MATERIAL SUPPLIED>
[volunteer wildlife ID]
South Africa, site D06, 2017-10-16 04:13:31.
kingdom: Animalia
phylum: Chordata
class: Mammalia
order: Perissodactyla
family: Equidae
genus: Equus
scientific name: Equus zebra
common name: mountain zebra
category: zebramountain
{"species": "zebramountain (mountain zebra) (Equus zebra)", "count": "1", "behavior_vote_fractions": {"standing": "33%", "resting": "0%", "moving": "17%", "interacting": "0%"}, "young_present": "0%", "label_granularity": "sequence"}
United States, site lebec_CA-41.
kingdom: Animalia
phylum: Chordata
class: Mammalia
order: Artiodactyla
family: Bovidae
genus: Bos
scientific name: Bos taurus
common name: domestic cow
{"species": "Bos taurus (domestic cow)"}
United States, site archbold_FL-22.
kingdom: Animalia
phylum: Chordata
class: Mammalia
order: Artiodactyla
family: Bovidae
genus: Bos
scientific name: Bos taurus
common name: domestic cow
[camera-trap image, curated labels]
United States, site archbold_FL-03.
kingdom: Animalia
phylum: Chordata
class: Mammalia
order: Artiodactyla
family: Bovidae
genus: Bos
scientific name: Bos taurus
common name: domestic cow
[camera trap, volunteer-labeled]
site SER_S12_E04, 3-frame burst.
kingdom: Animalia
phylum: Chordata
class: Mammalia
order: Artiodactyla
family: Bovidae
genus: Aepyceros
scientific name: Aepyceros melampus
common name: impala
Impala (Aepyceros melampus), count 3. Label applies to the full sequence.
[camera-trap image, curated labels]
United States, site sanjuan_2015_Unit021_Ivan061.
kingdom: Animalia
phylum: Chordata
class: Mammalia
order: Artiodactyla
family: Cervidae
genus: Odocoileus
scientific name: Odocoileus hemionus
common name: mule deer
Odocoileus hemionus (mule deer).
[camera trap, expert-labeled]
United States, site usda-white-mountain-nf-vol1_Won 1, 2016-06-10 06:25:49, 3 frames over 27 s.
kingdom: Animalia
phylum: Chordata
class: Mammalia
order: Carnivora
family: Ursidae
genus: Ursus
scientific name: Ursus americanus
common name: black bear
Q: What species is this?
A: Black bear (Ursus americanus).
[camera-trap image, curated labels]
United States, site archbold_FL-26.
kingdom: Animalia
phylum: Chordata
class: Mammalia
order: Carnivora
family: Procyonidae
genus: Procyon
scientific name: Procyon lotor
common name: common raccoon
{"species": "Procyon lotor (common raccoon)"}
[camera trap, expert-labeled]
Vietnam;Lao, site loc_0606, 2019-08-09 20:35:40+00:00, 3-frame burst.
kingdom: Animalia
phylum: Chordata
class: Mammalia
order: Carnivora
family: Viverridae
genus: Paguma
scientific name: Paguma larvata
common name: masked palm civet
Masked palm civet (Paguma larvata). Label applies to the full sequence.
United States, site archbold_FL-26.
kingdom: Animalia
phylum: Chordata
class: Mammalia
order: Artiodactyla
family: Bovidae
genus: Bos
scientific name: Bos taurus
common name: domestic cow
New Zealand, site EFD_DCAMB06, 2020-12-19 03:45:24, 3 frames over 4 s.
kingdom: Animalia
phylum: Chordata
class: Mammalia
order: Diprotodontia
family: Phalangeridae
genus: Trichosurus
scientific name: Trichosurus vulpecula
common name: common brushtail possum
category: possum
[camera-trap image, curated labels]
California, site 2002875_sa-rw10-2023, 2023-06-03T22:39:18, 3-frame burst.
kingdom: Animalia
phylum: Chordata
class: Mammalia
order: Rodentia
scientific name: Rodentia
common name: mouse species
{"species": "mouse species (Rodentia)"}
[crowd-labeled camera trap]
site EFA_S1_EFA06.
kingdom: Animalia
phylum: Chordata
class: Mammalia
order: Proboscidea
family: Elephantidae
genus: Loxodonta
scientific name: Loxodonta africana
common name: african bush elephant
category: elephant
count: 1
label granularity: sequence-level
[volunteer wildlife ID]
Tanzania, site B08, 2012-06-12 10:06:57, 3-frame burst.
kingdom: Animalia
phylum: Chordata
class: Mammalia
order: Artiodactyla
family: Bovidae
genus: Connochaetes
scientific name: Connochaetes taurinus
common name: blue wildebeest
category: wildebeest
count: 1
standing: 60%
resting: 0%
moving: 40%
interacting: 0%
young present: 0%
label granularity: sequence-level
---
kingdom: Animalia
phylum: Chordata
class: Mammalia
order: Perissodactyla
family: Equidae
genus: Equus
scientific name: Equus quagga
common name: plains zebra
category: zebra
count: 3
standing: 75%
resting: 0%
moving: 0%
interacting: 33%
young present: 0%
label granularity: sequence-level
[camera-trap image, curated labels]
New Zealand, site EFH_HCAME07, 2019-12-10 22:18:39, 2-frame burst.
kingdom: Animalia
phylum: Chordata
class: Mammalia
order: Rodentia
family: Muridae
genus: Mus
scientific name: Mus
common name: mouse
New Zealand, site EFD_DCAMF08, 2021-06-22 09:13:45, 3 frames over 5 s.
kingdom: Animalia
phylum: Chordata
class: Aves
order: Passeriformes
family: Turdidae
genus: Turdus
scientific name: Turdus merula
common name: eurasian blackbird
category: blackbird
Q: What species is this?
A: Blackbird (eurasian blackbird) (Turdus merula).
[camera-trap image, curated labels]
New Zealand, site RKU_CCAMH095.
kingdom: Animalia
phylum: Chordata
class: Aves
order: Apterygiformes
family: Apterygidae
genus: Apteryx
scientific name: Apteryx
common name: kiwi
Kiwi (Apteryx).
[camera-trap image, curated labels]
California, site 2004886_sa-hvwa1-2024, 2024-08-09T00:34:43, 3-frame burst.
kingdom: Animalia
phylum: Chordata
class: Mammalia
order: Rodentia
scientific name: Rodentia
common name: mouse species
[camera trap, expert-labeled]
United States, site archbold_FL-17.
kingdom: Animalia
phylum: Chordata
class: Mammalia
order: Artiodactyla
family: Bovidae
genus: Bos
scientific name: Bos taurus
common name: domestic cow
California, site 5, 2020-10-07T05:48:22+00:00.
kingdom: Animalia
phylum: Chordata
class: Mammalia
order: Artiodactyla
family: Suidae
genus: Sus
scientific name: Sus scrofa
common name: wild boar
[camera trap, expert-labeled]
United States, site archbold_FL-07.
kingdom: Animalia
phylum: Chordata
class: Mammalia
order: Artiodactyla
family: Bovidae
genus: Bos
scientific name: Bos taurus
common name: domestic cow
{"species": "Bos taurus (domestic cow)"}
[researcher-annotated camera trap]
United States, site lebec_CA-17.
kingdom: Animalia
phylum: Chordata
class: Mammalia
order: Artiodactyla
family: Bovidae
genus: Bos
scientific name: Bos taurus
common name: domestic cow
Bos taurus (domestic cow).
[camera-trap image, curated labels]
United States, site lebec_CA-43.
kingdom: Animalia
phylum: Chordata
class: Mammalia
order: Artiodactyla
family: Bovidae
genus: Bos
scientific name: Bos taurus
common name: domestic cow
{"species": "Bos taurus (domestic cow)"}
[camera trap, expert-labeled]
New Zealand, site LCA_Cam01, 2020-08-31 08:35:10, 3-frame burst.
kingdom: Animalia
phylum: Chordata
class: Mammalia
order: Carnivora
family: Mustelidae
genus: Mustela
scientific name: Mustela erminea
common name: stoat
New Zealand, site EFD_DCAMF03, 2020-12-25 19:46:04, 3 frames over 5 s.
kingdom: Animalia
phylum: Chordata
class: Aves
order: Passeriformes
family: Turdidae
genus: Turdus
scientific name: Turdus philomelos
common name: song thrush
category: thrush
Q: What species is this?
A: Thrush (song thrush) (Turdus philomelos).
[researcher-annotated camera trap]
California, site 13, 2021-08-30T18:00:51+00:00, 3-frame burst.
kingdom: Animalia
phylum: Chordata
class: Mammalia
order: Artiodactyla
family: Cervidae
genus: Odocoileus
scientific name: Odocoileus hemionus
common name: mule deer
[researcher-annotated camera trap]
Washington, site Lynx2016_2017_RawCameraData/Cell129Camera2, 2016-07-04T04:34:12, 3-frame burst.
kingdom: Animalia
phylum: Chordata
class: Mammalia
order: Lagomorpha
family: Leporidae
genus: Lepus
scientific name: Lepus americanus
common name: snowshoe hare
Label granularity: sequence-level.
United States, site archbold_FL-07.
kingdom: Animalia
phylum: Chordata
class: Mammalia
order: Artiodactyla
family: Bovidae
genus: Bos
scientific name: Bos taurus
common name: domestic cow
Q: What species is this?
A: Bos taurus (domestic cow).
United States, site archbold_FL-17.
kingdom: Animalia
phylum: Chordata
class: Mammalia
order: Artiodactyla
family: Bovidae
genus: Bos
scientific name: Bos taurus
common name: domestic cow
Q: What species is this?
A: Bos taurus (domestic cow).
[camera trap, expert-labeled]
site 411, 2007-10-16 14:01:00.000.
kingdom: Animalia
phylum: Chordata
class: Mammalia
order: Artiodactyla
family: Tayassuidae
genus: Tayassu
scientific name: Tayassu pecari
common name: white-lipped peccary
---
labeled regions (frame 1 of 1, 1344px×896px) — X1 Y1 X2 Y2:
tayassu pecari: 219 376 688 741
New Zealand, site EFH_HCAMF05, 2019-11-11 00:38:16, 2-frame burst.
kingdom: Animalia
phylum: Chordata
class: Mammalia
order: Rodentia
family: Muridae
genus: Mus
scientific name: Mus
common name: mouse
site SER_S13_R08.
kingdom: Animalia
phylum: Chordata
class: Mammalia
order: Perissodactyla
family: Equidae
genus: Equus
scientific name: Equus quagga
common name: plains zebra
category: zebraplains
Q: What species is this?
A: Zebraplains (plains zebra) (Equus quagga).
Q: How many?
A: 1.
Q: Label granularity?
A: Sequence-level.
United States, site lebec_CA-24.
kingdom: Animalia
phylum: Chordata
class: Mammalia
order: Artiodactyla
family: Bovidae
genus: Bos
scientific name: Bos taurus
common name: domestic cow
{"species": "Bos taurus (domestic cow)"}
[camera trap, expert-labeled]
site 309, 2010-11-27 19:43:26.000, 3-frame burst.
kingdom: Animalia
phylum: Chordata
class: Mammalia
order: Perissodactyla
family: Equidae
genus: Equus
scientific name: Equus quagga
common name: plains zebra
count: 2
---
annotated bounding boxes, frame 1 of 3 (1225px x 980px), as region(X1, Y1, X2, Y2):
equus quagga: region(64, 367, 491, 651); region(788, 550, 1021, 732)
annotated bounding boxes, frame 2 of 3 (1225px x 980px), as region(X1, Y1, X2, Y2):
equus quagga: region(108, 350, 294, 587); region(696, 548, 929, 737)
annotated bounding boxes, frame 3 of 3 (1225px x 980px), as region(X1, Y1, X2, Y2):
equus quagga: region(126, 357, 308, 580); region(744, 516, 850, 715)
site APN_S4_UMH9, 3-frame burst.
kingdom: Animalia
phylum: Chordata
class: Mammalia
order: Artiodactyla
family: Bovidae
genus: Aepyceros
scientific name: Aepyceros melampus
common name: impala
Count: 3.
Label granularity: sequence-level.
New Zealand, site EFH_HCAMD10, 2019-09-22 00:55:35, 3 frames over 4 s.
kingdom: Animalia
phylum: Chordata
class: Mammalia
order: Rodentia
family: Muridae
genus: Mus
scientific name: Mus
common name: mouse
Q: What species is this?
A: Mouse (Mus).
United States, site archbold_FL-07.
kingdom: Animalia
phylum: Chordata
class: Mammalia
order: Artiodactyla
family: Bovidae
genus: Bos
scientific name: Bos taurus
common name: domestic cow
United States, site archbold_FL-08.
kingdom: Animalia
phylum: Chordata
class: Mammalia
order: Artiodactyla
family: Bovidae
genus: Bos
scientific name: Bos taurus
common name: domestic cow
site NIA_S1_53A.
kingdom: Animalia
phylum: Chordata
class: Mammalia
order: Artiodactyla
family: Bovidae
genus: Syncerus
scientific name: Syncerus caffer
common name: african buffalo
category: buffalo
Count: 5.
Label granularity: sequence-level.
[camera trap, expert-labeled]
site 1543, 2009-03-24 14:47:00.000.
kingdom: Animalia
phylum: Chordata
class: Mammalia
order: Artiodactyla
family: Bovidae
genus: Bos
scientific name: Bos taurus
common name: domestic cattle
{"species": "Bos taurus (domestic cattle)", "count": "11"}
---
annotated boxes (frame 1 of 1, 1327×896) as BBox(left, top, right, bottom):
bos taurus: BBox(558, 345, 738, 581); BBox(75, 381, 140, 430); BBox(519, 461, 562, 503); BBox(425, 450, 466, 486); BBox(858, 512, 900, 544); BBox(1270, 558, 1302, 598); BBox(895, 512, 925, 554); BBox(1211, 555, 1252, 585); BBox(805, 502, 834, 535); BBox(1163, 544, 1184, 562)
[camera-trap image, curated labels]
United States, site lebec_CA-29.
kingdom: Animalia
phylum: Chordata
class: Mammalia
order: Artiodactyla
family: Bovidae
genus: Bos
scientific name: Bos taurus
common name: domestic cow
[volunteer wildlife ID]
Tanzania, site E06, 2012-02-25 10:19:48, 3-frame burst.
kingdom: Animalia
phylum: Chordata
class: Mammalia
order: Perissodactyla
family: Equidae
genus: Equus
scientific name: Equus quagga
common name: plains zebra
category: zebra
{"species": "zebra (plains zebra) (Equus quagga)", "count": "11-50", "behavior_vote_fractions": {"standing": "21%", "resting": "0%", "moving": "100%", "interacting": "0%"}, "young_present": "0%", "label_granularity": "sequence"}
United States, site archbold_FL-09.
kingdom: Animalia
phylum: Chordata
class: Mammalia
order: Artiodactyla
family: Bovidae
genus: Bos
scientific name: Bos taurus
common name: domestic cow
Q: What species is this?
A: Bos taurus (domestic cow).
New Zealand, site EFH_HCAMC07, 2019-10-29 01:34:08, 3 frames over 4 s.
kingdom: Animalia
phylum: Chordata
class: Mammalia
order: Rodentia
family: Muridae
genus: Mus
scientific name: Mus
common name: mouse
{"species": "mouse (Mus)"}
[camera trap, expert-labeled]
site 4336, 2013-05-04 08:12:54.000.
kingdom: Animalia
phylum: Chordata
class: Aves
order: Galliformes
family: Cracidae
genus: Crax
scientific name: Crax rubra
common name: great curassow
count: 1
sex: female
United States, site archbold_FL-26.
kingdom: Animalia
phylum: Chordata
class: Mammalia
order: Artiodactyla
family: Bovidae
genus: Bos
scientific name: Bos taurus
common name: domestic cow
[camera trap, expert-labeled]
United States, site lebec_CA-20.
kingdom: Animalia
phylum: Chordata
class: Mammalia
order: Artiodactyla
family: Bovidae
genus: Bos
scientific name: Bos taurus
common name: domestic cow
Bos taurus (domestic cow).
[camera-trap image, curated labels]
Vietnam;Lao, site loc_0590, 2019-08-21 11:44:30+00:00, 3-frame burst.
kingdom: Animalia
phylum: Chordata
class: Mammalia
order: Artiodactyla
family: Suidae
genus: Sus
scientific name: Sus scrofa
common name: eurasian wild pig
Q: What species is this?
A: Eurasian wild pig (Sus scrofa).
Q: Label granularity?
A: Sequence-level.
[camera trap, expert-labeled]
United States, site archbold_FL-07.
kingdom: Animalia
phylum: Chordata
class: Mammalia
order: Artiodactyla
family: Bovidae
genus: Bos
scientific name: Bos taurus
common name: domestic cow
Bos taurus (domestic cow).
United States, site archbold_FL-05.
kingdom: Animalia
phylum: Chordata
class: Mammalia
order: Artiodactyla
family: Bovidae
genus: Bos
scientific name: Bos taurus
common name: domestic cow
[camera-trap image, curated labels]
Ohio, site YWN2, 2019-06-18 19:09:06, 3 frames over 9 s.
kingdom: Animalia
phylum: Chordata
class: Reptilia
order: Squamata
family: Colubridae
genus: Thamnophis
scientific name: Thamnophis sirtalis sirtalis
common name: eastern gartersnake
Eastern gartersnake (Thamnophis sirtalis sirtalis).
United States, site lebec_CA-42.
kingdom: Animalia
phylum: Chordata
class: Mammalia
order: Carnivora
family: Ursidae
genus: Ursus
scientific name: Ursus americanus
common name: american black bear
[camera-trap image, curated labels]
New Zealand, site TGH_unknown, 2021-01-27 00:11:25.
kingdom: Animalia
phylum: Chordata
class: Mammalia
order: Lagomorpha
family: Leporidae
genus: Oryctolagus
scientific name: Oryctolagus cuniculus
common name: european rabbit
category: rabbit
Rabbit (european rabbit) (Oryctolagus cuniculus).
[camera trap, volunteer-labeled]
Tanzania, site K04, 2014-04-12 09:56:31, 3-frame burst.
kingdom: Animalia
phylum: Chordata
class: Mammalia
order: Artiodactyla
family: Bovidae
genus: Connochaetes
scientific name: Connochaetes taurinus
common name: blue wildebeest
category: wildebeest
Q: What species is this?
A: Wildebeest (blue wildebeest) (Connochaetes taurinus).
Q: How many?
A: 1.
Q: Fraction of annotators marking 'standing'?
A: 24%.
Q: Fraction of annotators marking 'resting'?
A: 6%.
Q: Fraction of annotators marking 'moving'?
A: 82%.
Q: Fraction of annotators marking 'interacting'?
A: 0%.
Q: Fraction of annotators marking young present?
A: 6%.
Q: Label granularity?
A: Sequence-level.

EXERCISE PROMPT> Where a line of the records has the string "annotators", copy that line.

FINAL ANSWER>
Q: Fraction of annotators marking 'standing'?
Q: Fraction of annotators marking 'resting'?
Q: Fraction of annotators marking 'moving'?
Q: Fraction of annotators marking 'interacting'?
Q: Fraction of annotators marking young present?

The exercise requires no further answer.